Stored data:
>>>

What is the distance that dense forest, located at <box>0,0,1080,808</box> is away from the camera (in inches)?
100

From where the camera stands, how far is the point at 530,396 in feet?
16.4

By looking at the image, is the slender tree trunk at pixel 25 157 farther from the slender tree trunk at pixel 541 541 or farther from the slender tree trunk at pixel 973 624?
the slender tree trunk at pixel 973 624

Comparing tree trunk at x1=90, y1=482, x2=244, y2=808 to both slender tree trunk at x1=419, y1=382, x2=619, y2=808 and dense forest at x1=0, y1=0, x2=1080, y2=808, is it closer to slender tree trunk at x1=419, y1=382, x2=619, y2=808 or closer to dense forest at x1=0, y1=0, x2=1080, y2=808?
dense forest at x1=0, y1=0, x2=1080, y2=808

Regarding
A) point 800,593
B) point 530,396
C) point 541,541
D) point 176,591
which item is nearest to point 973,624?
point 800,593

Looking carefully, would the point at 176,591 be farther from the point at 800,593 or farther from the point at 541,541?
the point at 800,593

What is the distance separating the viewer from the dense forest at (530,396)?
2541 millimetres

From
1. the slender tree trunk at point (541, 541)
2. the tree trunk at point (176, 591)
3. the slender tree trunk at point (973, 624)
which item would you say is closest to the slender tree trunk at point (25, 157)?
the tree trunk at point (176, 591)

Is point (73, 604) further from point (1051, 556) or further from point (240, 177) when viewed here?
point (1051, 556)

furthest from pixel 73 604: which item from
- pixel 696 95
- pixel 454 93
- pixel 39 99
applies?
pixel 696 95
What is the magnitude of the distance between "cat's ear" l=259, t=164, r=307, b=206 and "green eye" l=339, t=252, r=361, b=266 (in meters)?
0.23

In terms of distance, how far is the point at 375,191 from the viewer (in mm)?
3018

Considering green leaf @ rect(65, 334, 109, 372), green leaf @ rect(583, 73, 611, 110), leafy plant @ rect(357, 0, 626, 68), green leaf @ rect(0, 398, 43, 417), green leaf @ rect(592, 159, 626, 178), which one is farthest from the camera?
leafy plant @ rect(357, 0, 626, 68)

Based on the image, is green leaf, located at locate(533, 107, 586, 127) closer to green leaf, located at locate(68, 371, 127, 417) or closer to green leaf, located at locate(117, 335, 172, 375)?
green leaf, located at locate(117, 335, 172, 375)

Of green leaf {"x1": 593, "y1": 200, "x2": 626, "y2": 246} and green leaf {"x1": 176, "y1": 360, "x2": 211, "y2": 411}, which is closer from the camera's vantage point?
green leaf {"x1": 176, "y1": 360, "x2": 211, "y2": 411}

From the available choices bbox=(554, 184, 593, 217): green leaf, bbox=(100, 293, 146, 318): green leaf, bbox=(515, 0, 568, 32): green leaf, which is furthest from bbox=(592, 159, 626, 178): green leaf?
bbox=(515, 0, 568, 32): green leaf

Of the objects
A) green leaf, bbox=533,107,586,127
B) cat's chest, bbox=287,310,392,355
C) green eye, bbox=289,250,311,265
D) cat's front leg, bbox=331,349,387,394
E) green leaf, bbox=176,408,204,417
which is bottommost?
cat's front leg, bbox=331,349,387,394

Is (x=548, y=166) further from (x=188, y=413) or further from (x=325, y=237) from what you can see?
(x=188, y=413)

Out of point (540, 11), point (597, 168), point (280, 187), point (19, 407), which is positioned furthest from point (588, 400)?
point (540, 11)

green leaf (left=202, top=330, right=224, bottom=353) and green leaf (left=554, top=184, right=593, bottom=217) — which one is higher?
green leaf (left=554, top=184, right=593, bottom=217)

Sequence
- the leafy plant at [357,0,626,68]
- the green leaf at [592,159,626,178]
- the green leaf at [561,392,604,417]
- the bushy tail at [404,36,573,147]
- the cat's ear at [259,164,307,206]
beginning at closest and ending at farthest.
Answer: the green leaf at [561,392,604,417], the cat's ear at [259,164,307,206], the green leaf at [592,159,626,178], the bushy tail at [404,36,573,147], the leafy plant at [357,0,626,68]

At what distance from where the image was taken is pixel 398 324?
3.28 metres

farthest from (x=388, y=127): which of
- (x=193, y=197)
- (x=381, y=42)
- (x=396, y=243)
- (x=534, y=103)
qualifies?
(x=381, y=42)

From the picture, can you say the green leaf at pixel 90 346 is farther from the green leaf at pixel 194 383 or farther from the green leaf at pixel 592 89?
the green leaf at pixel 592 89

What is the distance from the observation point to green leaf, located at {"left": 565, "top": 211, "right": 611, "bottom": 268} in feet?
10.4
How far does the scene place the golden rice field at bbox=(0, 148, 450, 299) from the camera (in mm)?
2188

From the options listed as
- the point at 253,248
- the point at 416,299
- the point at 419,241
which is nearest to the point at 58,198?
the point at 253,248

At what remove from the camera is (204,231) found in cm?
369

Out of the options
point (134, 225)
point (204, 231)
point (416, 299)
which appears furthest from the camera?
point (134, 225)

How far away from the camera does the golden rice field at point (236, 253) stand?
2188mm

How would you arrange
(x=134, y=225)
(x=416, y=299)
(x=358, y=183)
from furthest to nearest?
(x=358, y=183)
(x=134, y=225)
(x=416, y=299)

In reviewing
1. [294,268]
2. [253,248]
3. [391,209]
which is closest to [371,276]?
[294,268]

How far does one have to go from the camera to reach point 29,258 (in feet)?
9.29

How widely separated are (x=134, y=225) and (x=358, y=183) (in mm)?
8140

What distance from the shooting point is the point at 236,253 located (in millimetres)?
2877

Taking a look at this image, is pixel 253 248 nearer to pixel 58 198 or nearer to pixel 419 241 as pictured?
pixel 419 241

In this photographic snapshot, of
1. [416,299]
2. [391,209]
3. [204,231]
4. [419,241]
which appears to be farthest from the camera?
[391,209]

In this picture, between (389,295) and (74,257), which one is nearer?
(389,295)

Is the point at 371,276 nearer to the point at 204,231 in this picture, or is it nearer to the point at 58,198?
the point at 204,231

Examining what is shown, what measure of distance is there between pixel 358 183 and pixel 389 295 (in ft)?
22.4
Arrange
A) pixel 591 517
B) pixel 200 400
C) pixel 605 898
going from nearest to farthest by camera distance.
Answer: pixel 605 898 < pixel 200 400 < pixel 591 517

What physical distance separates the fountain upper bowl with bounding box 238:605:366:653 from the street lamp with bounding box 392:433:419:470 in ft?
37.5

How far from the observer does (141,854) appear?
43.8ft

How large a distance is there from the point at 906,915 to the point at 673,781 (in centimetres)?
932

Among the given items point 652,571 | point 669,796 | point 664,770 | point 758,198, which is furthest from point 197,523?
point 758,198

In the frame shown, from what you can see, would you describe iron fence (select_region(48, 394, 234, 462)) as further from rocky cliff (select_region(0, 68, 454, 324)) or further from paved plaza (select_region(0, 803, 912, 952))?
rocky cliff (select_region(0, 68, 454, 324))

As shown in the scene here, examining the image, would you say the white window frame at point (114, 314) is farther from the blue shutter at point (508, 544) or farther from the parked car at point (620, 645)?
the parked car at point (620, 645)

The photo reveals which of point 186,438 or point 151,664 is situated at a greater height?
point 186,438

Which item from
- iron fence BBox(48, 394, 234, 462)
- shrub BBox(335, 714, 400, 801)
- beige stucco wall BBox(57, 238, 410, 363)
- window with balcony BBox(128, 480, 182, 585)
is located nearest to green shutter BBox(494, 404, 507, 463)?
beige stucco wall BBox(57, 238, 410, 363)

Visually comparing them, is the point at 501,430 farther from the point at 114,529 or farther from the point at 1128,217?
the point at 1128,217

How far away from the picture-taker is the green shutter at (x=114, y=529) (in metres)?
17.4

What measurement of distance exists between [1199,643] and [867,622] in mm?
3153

<<<

What is needed :: Retype the listing. Match it exactly.

Result for this exercise ::
What is the distance that dense forest, located at <box>0,0,1080,808</box> is away from the camera (in inches)?
100

From where the camera stands, how far is the point at 530,396 in feet?
16.4

By looking at the image, is the slender tree trunk at pixel 25 157 farther from the slender tree trunk at pixel 541 541 or farther from the slender tree trunk at pixel 973 624?
the slender tree trunk at pixel 973 624

Comparing tree trunk at x1=90, y1=482, x2=244, y2=808 to both slender tree trunk at x1=419, y1=382, x2=619, y2=808 and dense forest at x1=0, y1=0, x2=1080, y2=808, is it closer to slender tree trunk at x1=419, y1=382, x2=619, y2=808 or closer to dense forest at x1=0, y1=0, x2=1080, y2=808?
dense forest at x1=0, y1=0, x2=1080, y2=808

Regarding
A) point 800,593
B) point 530,396
C) point 541,541
D) point 176,591
which item is nearest to point 973,624?
point 800,593

Looking carefully, would the point at 176,591 be farther from the point at 800,593 or farther from the point at 541,541?
the point at 800,593

What is the distance separating the viewer from the dense forest at (530,396)?
2541 millimetres

From
1. the slender tree trunk at point (541, 541)
2. the tree trunk at point (176, 591)
3. the slender tree trunk at point (973, 624)
which item would you say is closest to the slender tree trunk at point (25, 157)?
the tree trunk at point (176, 591)

Is point (73, 604) further from point (1051, 556) or further from point (240, 177) when viewed here?
point (1051, 556)

furthest from pixel 73 604: which item from
- pixel 696 95
- pixel 454 93
- pixel 39 99
applies?
pixel 696 95
What is the magnitude of the distance between "cat's ear" l=259, t=164, r=307, b=206 and "green eye" l=339, t=252, r=361, b=266 (in meters)?
0.23

In terms of distance, how far is the point at 375,191 from the viewer (in mm)?
3018

Considering green leaf @ rect(65, 334, 109, 372), green leaf @ rect(583, 73, 611, 110), leafy plant @ rect(357, 0, 626, 68), green leaf @ rect(0, 398, 43, 417), green leaf @ rect(592, 159, 626, 178), which one is farthest from the camera?
leafy plant @ rect(357, 0, 626, 68)

Based on the image, is green leaf, located at locate(533, 107, 586, 127) closer to green leaf, located at locate(68, 371, 127, 417) or closer to green leaf, located at locate(117, 335, 172, 375)?
green leaf, located at locate(117, 335, 172, 375)

Of green leaf {"x1": 593, "y1": 200, "x2": 626, "y2": 246} and green leaf {"x1": 176, "y1": 360, "x2": 211, "y2": 411}, which is closer from the camera's vantage point?
green leaf {"x1": 176, "y1": 360, "x2": 211, "y2": 411}

From the available choices bbox=(554, 184, 593, 217): green leaf, bbox=(100, 293, 146, 318): green leaf, bbox=(515, 0, 568, 32): green leaf, which is furthest from bbox=(592, 159, 626, 178): green leaf?
bbox=(515, 0, 568, 32): green leaf

Of the objects
A) green leaf, bbox=533,107,586,127
B) cat's chest, bbox=287,310,392,355
C) green eye, bbox=289,250,311,265
D) cat's front leg, bbox=331,349,387,394
E) green leaf, bbox=176,408,204,417
which is bottommost?
cat's front leg, bbox=331,349,387,394

Is (x=548, y=166) further from (x=188, y=413) or further from (x=325, y=237) from what you can see?
(x=188, y=413)

Out of point (540, 11), point (597, 168), point (280, 187), point (19, 407), which is positioned furthest from point (588, 400)?
point (540, 11)

green leaf (left=202, top=330, right=224, bottom=353) and green leaf (left=554, top=184, right=593, bottom=217) — which one is higher?
green leaf (left=554, top=184, right=593, bottom=217)

Sequence
- the leafy plant at [357,0,626,68]
- the green leaf at [592,159,626,178]
- the green leaf at [561,392,604,417]
- the bushy tail at [404,36,573,147]
- the cat's ear at [259,164,307,206]
beginning at closest and ending at farthest.
Answer: the green leaf at [561,392,604,417], the cat's ear at [259,164,307,206], the green leaf at [592,159,626,178], the bushy tail at [404,36,573,147], the leafy plant at [357,0,626,68]

At what distance from where the image was taken is pixel 398 324?
3.28 metres

farthest from (x=388, y=127): which of
- (x=193, y=197)
- (x=381, y=42)
- (x=396, y=243)
- (x=534, y=103)
qualifies?
(x=381, y=42)

From the picture, can you say the green leaf at pixel 90 346 is farther from the green leaf at pixel 194 383 or farther from the green leaf at pixel 592 89?
the green leaf at pixel 592 89

What is the distance from the observation point to green leaf, located at {"left": 565, "top": 211, "right": 611, "bottom": 268} in feet?
10.4
How far does the scene place the golden rice field at bbox=(0, 148, 450, 299) from the camera (in mm)?
2188

From the options listed as
- the point at 253,248
- the point at 416,299
- the point at 419,241
which is nearest to the point at 58,198?
the point at 253,248

At what remove from the camera is (204,231) found in cm?
369

Out of the options
point (134, 225)
point (204, 231)
point (416, 299)
which appears furthest from the camera?
point (134, 225)

How far away from the camera does the golden rice field at point (236, 253) stand?
2188mm

How would you arrange
(x=134, y=225)
(x=416, y=299)
(x=358, y=183)
from furthest to nearest?
(x=358, y=183)
(x=134, y=225)
(x=416, y=299)

In reviewing
1. [294,268]
2. [253,248]
3. [391,209]
which is closest to [371,276]?
[294,268]

How far does one have to go from the camera to reach point 29,258 (in feet)?
9.29

How widely separated are (x=134, y=225) and (x=358, y=183) (in mm)?
8140

What distance from the shooting point is the point at 236,253 located (in millimetres)?
2877

Taking a look at this image, is pixel 253 248 nearer to pixel 58 198 or nearer to pixel 419 241 as pictured?
pixel 419 241

In this photographic snapshot, of
1. [416,299]
2. [391,209]
3. [204,231]
4. [419,241]
which appears to be farthest from the camera?
[391,209]

In this picture, between (389,295) and (74,257), which one is nearer?
(389,295)

Is the point at 371,276 nearer to the point at 204,231 in this picture, or is it nearer to the point at 58,198?
the point at 204,231

Examining what is shown, what measure of distance is there between pixel 358 183 and pixel 389 295 (in ft)?
22.4
Arrange
A) pixel 591 517
B) pixel 200 400
C) pixel 605 898
going from nearest to farthest by camera distance.
Answer: pixel 605 898 < pixel 200 400 < pixel 591 517

What physical distance separates the fountain upper bowl with bounding box 238:605:366:653 from the street lamp with bounding box 392:433:419:470 in ft?
37.5

How far from the observer does (141,854) appear?
43.8ft

How large a distance is there from the point at 906,915 to the point at 673,781 (in centimetres)?
932

Among the given items point 652,571 | point 669,796 | point 664,770 | point 758,198, which is furthest from point 197,523?
point 758,198

In the frame shown, from what you can see, would you describe iron fence (select_region(48, 394, 234, 462)) as further from rocky cliff (select_region(0, 68, 454, 324)) or further from paved plaza (select_region(0, 803, 912, 952))?
rocky cliff (select_region(0, 68, 454, 324))

As shown in the scene here, examining the image, would you say the white window frame at point (114, 314) is farther from the blue shutter at point (508, 544) or farther from the parked car at point (620, 645)?
the parked car at point (620, 645)

The photo reveals which of point 186,438 or point 151,664 is situated at a greater height?
point 186,438

Which item from
- iron fence BBox(48, 394, 234, 462)
- shrub BBox(335, 714, 400, 801)
- beige stucco wall BBox(57, 238, 410, 363)
- window with balcony BBox(128, 480, 182, 585)
is located nearest to green shutter BBox(494, 404, 507, 463)?
beige stucco wall BBox(57, 238, 410, 363)

Visually comparing them, is the point at 501,430 farther from the point at 114,529 or farther from the point at 1128,217?
the point at 1128,217

How far away from the picture-taker is the green shutter at (x=114, y=529) (in metres)?
17.4

What measurement of distance exists between [1199,643] and [867,622] in mm?
3153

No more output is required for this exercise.